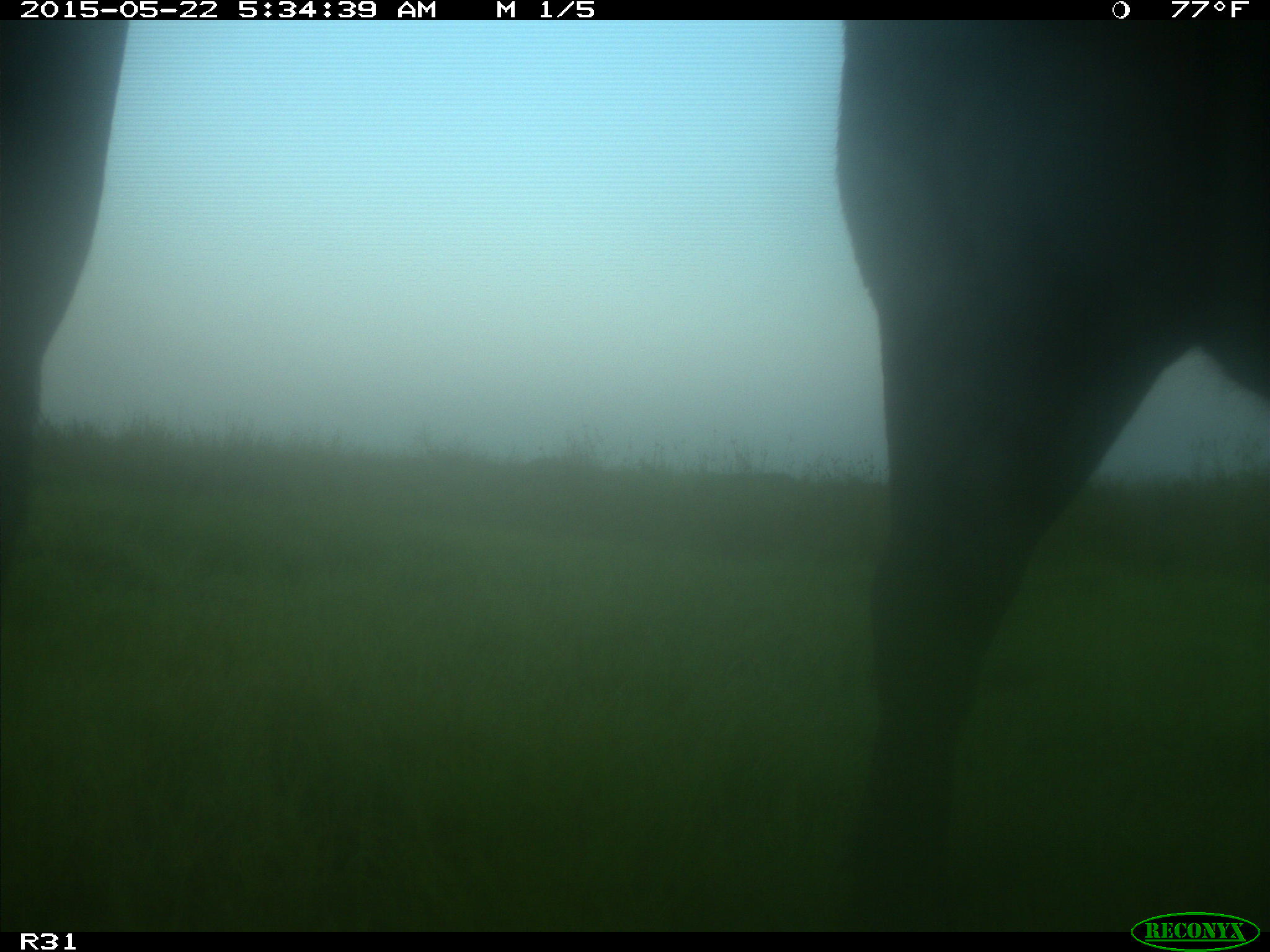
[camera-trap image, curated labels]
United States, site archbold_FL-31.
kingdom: Animalia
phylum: Chordata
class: Mammalia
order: Artiodactyla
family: Bovidae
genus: Bos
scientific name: Bos taurus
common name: domestic cow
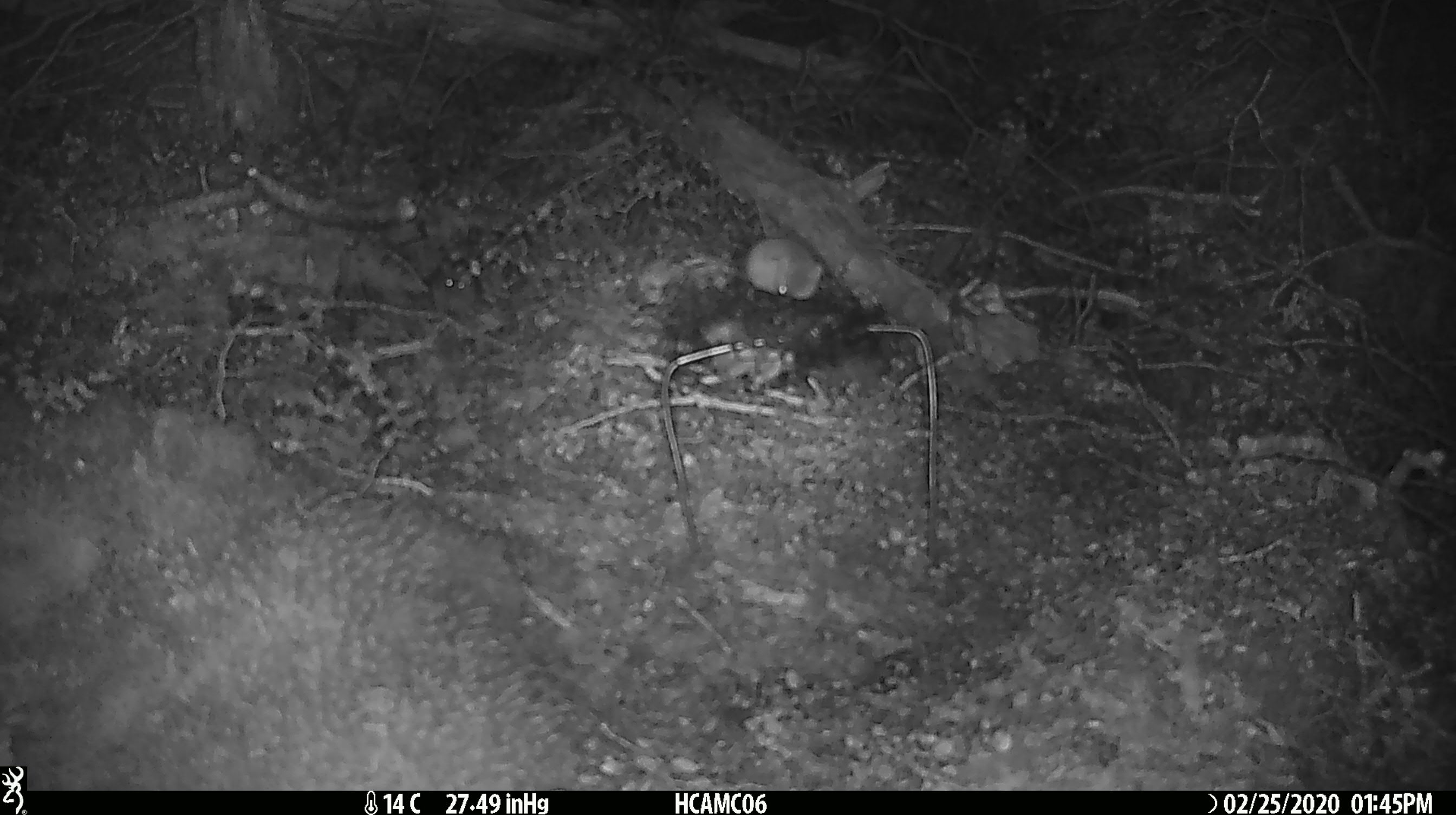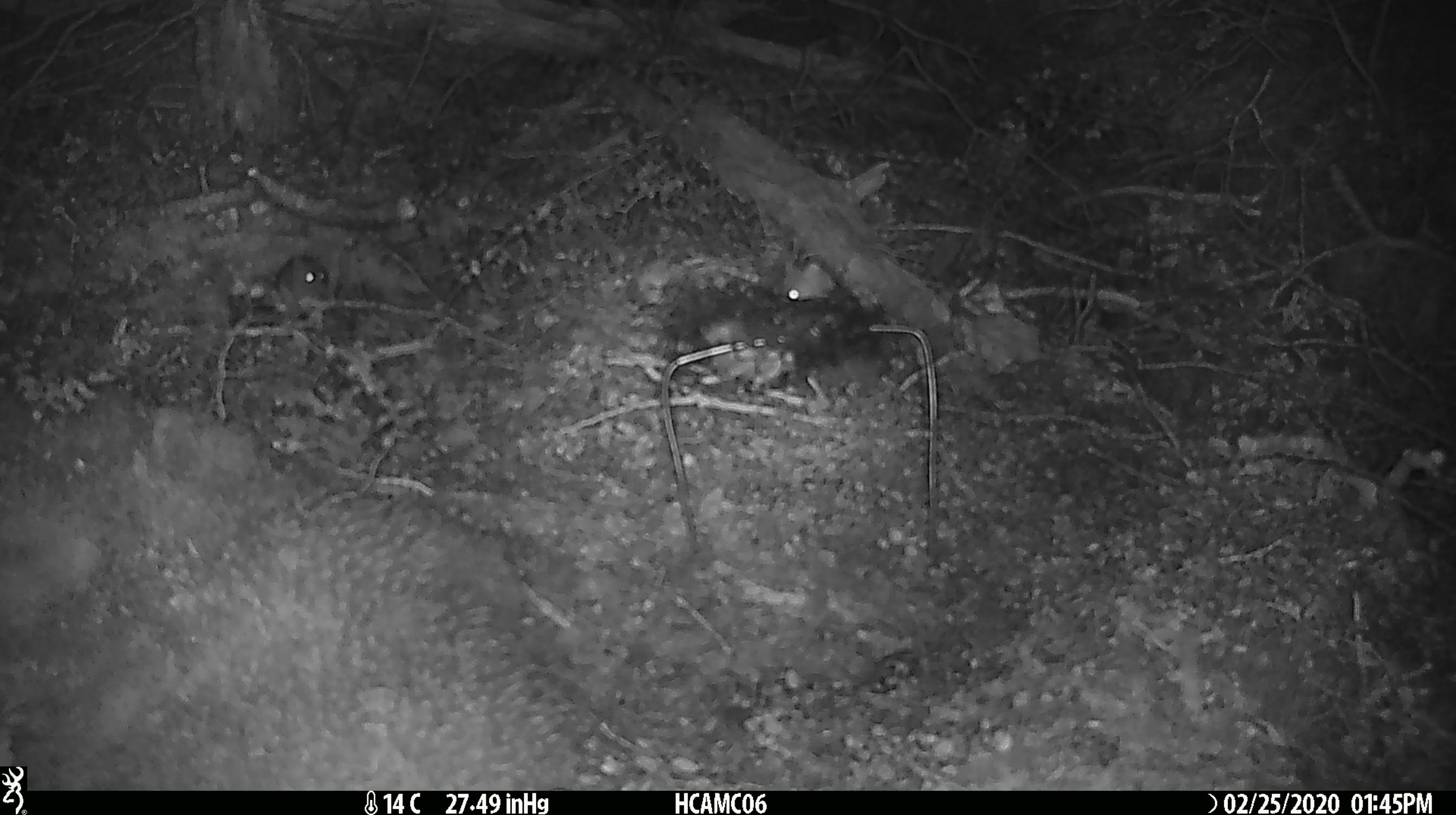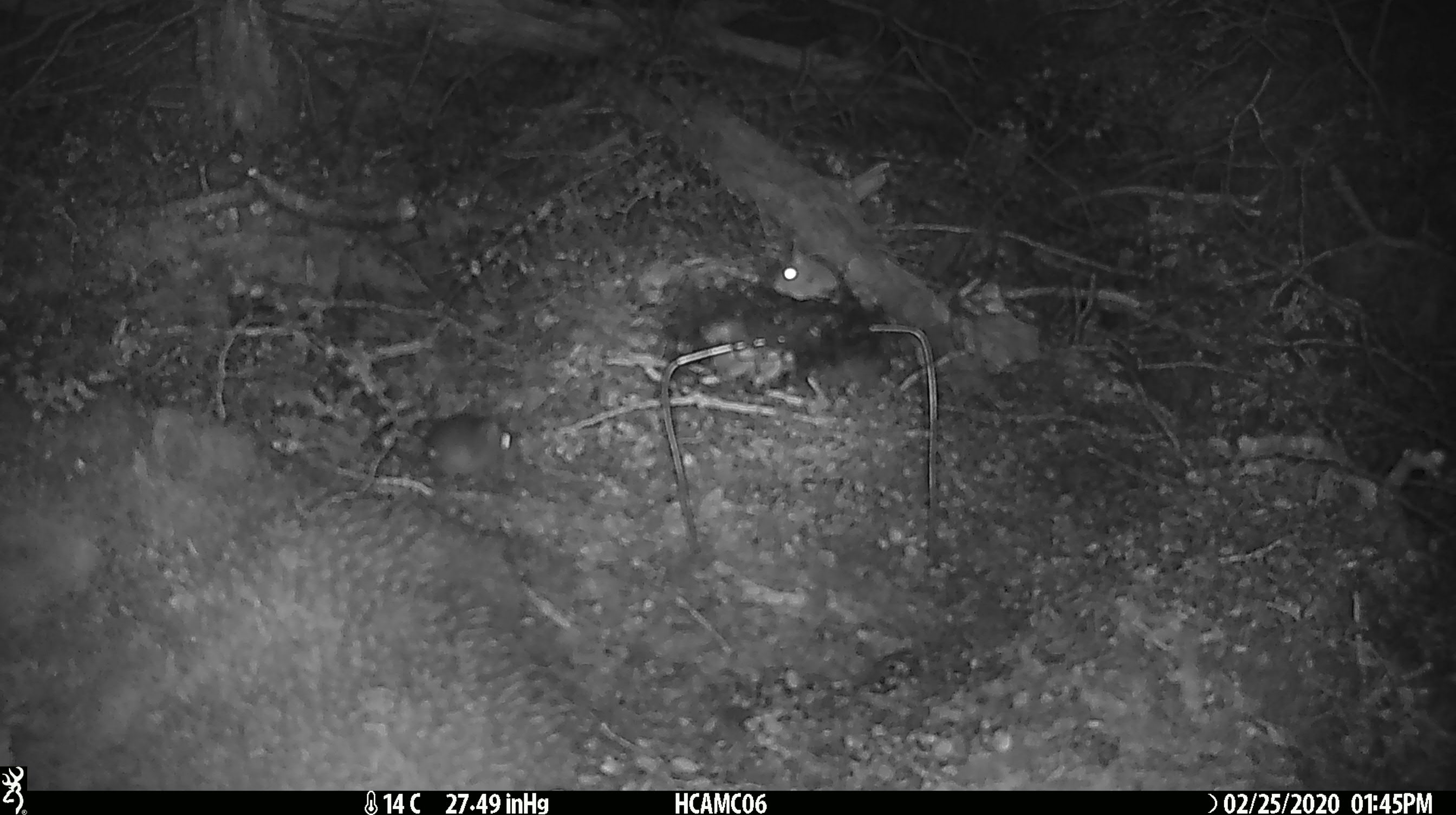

- _Task details_
Each record above goes into the copy unchanged; the pictures do not.

- _Response to this exercise_
[camera-trap image, curated labels]
United States, site archbold_FL-31.
kingdom: Animalia
phylum: Chordata
class: Mammalia
order: Artiodactyla
family: Bovidae
genus: Bos
scientific name: Bos taurus
common name: domestic cow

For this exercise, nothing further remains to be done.